In 2016, Gelobter founded and took on the role of Chief Executive Officer of tEQuitable, a start-up that provides an independent and confidential platform to address issues of bias, harassment, and discrimination in the workplace. Earlier in her career, she worked at Macromedia on the Shockwave platform, which was influential in bringing animation and motion to the web.

Gelobter has been involved in many social activism and political campaigns. She has worked with Black Girls Code and the Kapor Center for Social Impact in efforts to address issues of racism and bias in the technology industry.

== Personal life ==
Gelobter was born in 1971 in Washington, D.C. and grew up in New York City. Her father was a Polish Jew, and her mother was Afro-Caribbean. Gelobter expressed an interest in mathematics from a very early age. Although her family faced financial challenges, her father, a campaign manager for Shirley Chisholm, encouraged her to attend higher education.

Gelobter enrolled in Brown University in 1987, eventually graduating in 2011 with a Bachelor of Science in Computer Science with a concentration in artificial intelligence and machine learning. Gelobter often took breaks from college due to financial challenges, and she worked as a Teaching Assistant (TA), even when she wasn’t fully enrolled. Gelobter later went on to pursue a Master of Fine Arts in Film from the New York University Tisch School of the Arts.

== Career ==

Early in her career, Gelobter was the Director of Program Management at Macromedia. During her time there, she led the development of Shockwave, a multimedia platform that laid the foundation for the modern web. Shockwave is a platform that supports raster graphics, vector graphics, and 3D graphics, addressing the lack of rich web interactivity at the time. A similar technology contributing to further interest in animation on the web, the Animated GIF image format, also increased in popularity at the time with support from Netscape Navigator's inclusion of looping capabilities, but Gelobter did not create the GIF format. Shockwave transformed the internet and revolutionized the animation industry, with Gelobter’s invention largely influencing subsequent technologies, like Flash and HTML5.

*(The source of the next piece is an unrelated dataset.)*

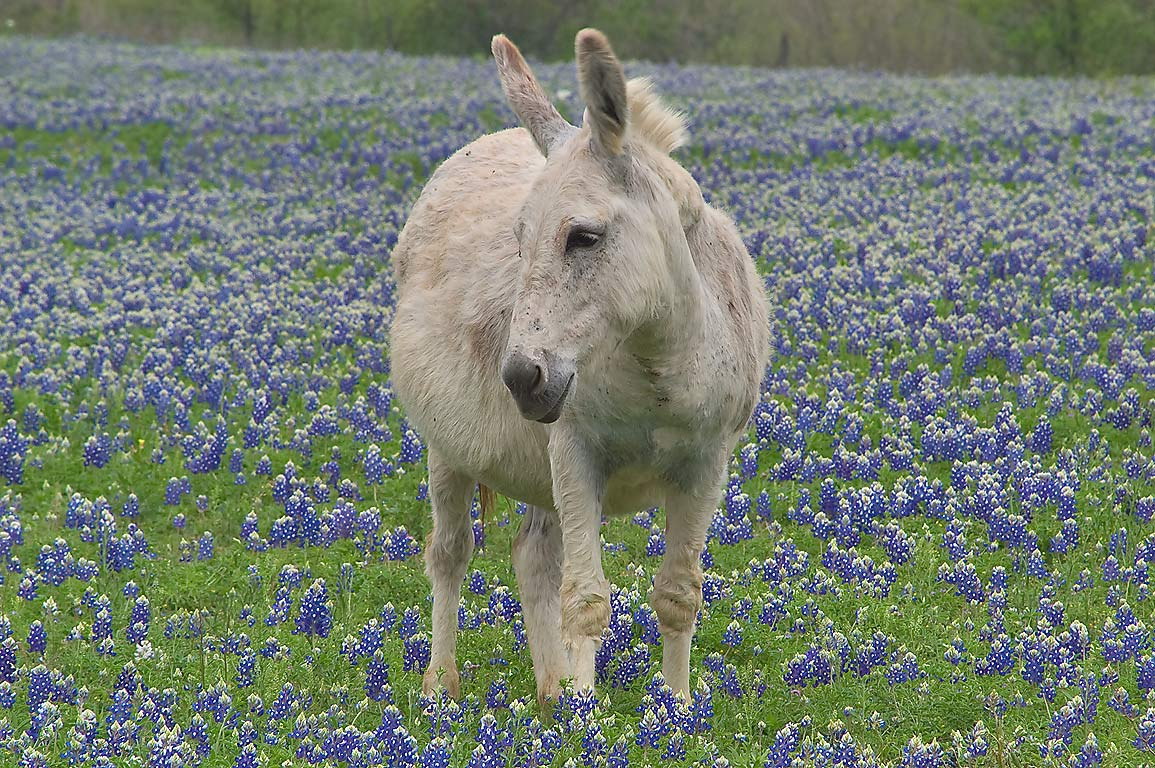 Donkey in a field of bluebonnets in Long Ranch, east from Llano. Texas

After Macromedia, she held several executive-level positions at companies like The Feedroom, Comet Systems, Brightcove, Joost Technologies, and NBC Universal, and a senior management position for the launch of Hulu. From there Gelobter spent several years as the Chief Digital Officer for BET Networks.

In 2015, Gelobter served as Chief Digital Service Officer for the United States Department of Education during the Presidency of Barack Obama. In this position, she helped to improve HealthCare.gov, helping to streamline the application process. She led the team that built the College Scorecard, an online tool for comparing the cost and value of higher education institutions in the United States. College Scorecard changed the focus of higher education budgets from new buildings and sports to increasing access, affordability, and outcomes. This program helped raise the country’s college graduation rates by 1.5%.

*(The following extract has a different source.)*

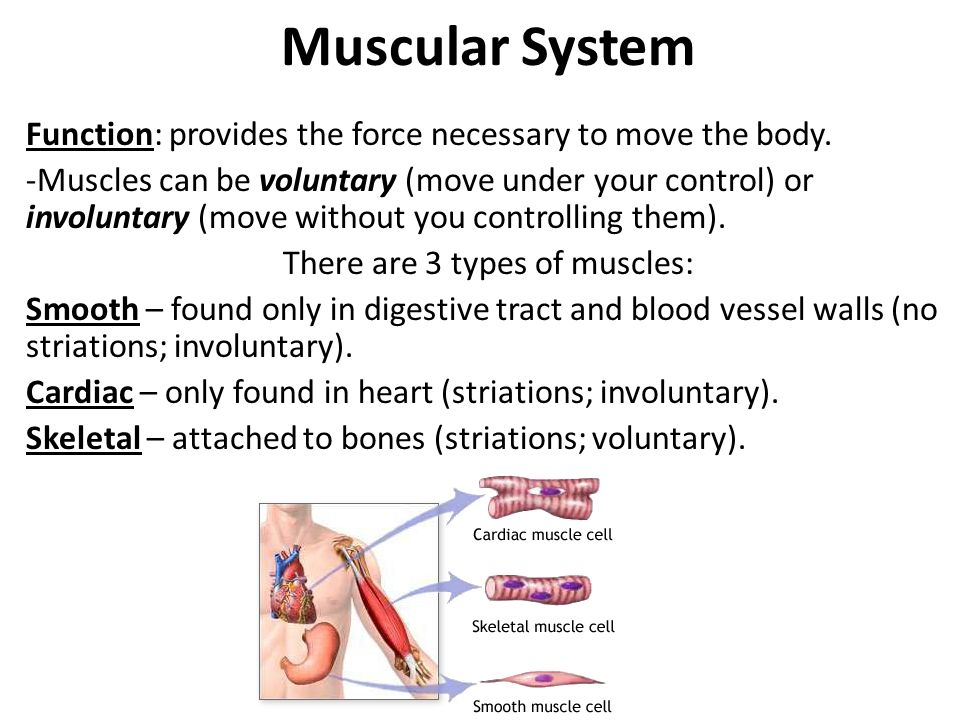 What is a type of muscle found in the digestive system?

In 2016, Gelobter founded tEQuitable, a technology platform to address issues of bias, discrimination and harassment in the workplace. tEQuitable provides confidential, off-the-record resources for employees to resolve workplace conflicts. Workplace issues can be identified and resolved early before escalation. Gelobter raised more than $2 million for tEQuitable, becoming one of the only thirty-four Black women to ever raise $1 million or more in venture capital.

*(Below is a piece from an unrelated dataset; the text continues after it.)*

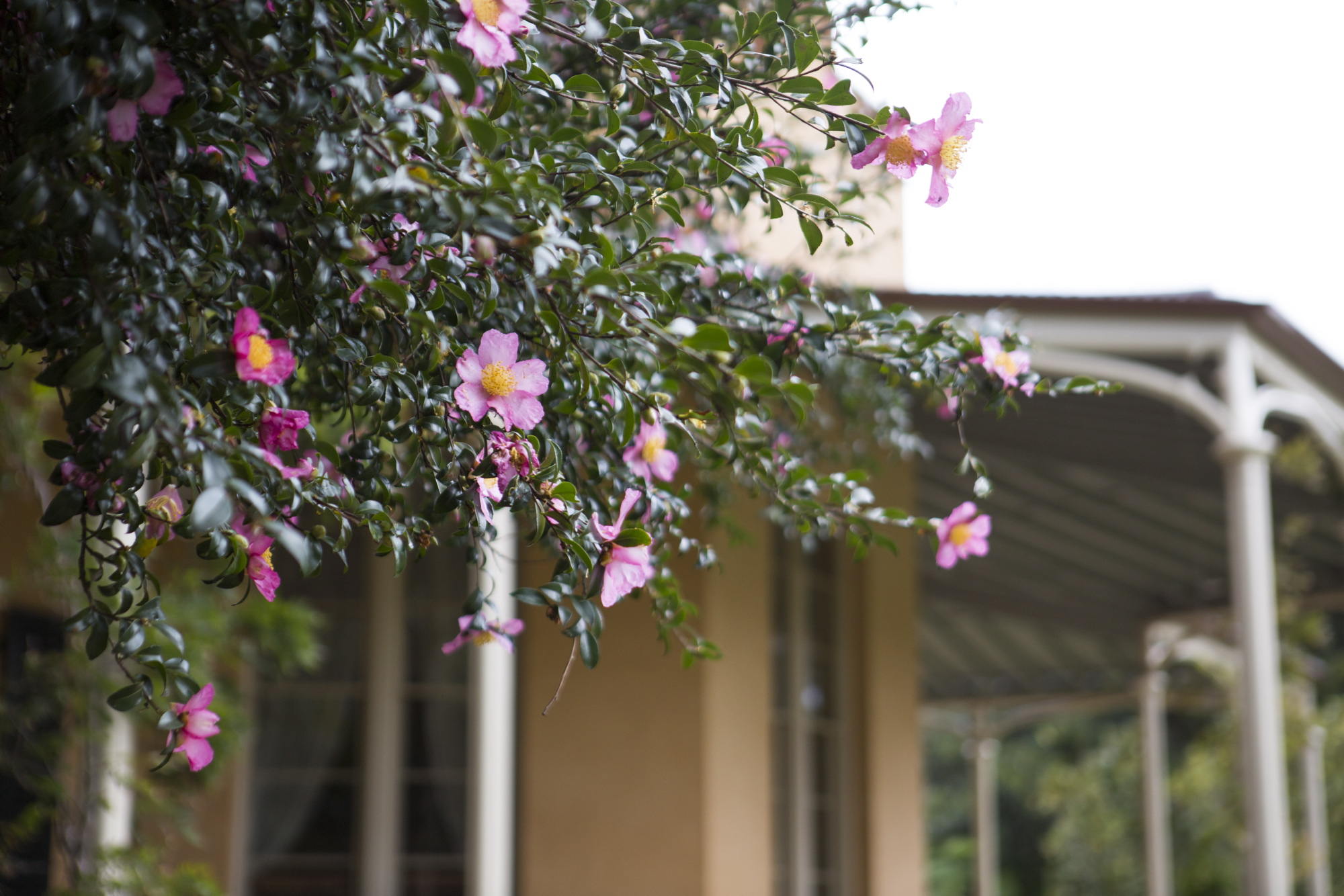 Photograph of a camellia with pink flowers beside Vaucluse House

In February 2026, Mayor Zohran Mamdani announced her hiring as the new Chief Technology Officer for the City of New York and Commissioner of the Office of Technology and Innovation.

== Honors and awards ==

- In 2019, her and her business tEQuitable are recognized in Inc.'s 100 Women Building America's Most Innovative and Ambitious Businesses.
- In January 2016, she is recognized as one of the Most Creative People in Business by Fast Company.
- In March 2014, she is honored by an article in The Roots called "17 Black Women in Science and Tech You Should Know".
- In November 2011 she was recognized in The Roots' article "Blacks in Silicon Valley".